I select the books and loop through each of them to extract the image-URL and the name of the book from the β€œtitle” attribute of the img-element. I then pass that to the download_image function.

These Scrapped Images Are Now in Your Folder

From the shell, navigate to your scrapy project folder and execute the following command to run the spider. 

scrapy crawl book

Where β€œbook” is the name of my spider. You can set the name of your spider to whatever you want when writing the code for the spider.  

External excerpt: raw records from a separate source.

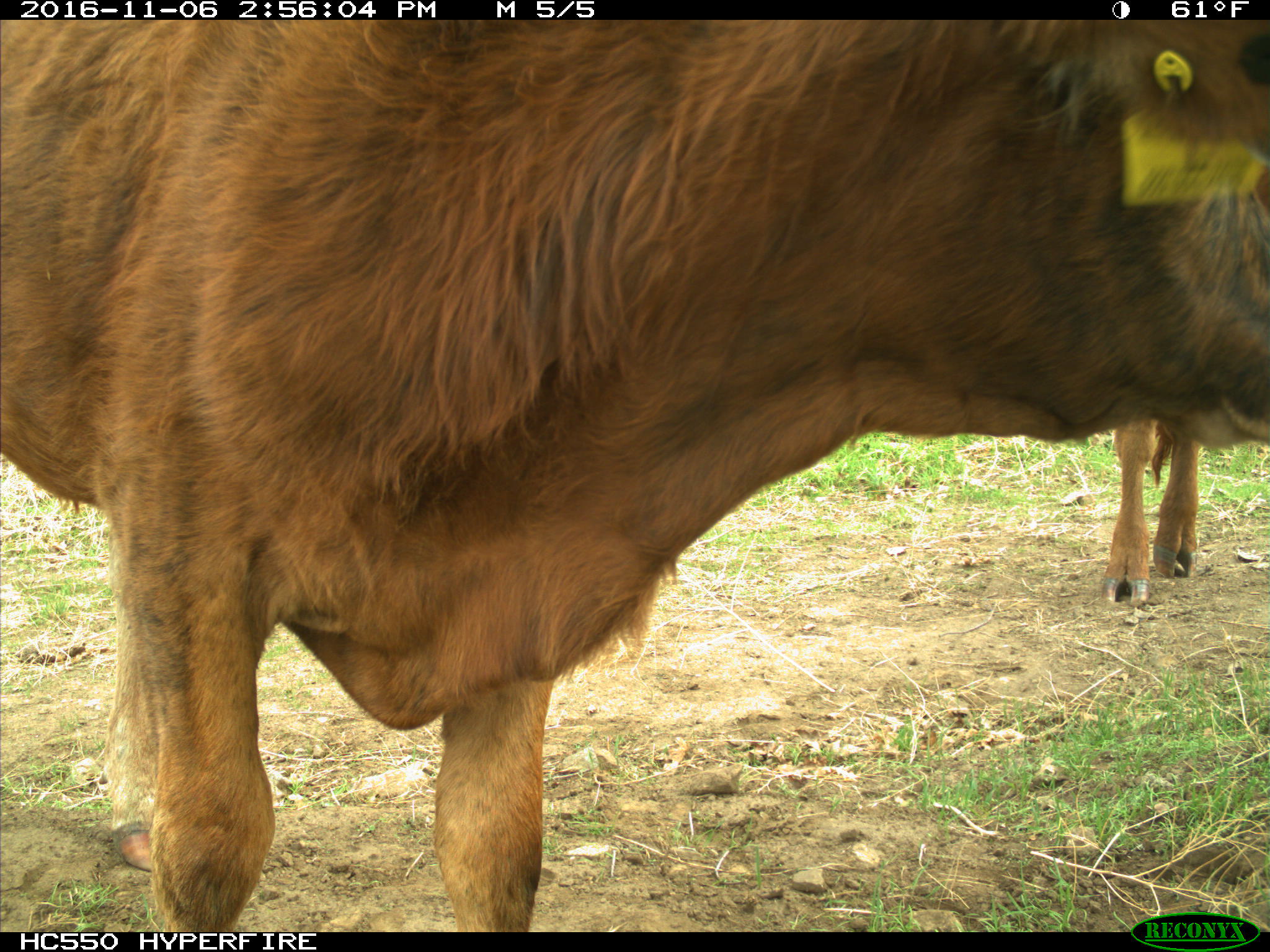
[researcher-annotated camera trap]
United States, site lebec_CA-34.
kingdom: Animalia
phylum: Chordata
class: Mammalia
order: Artiodactyla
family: Bovidae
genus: Bos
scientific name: Bos taurus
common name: domestic cow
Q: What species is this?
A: Bos taurus (domestic cow).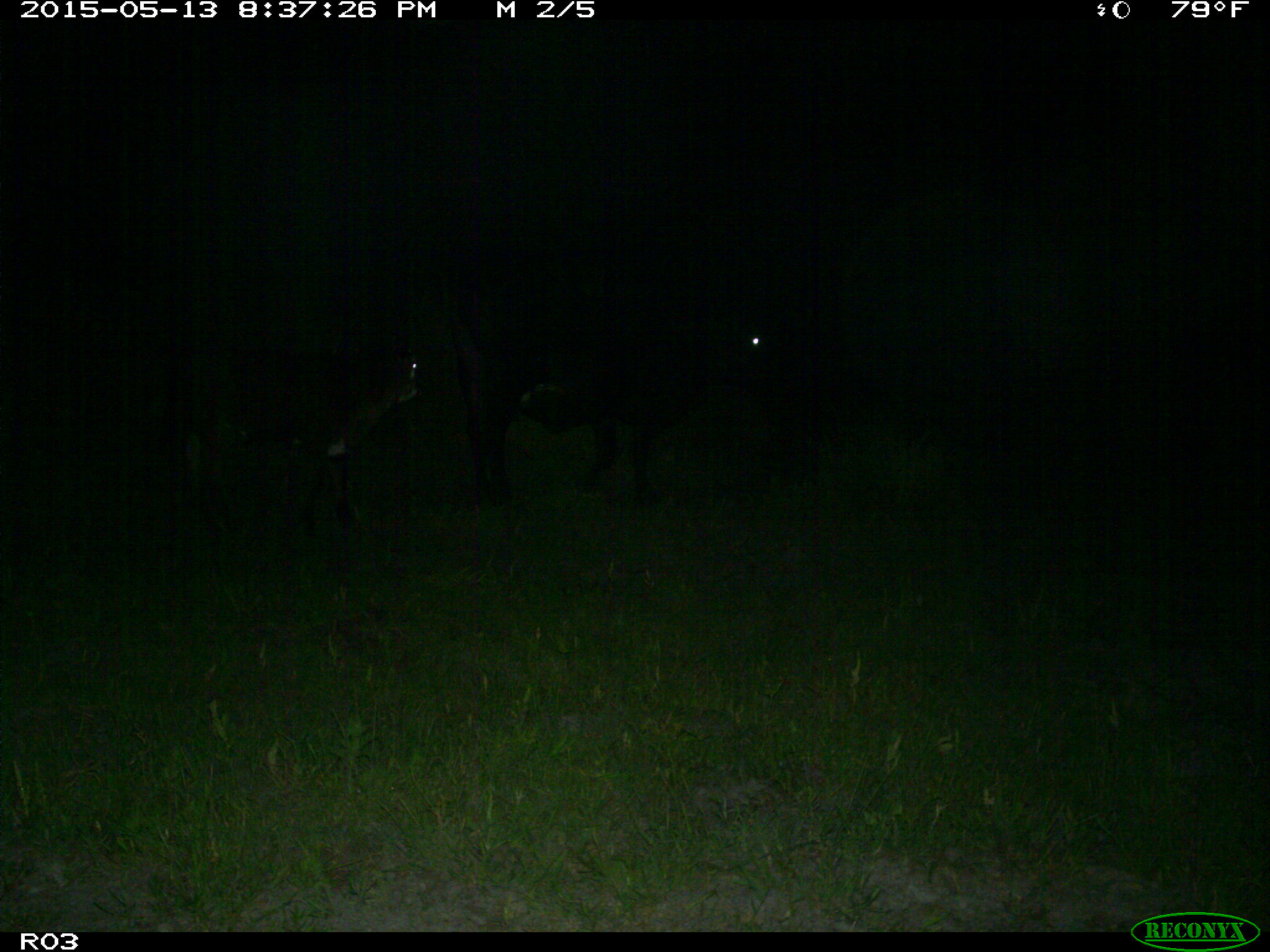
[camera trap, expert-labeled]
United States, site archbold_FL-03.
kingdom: Animalia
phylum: Chordata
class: Mammalia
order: Artiodactyla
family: Bovidae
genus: Bos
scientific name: Bos taurus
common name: domestic cow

After the crawling is done my Finxter_books folder looks like this.

14 images, all of the book covers were retrieved so the spider did what it was supposed to do. They are all named by their titles, or I should say, they are named by the title of the img-element where I found the image URL since I know that the name of one of the books is not β€œcover_new”.  

Conclusion

So this guide has hopefully shown the power of splash, how to set it up and to collect information using it.

Now, I will say that I could have found the URLs to the images for this project only using scrapy since I found out that the β€œsrc” attribute of the img-element was not part of the dynamic content and could have been accessed without splash.

This is not always the case though. Some websites keep a lot of their content dynamic and can not be accessed without rendering javascript to load it, so if you were to stumble across one of those then splash should be your friend. 

I hope you enjoyed the guide and happy crawling.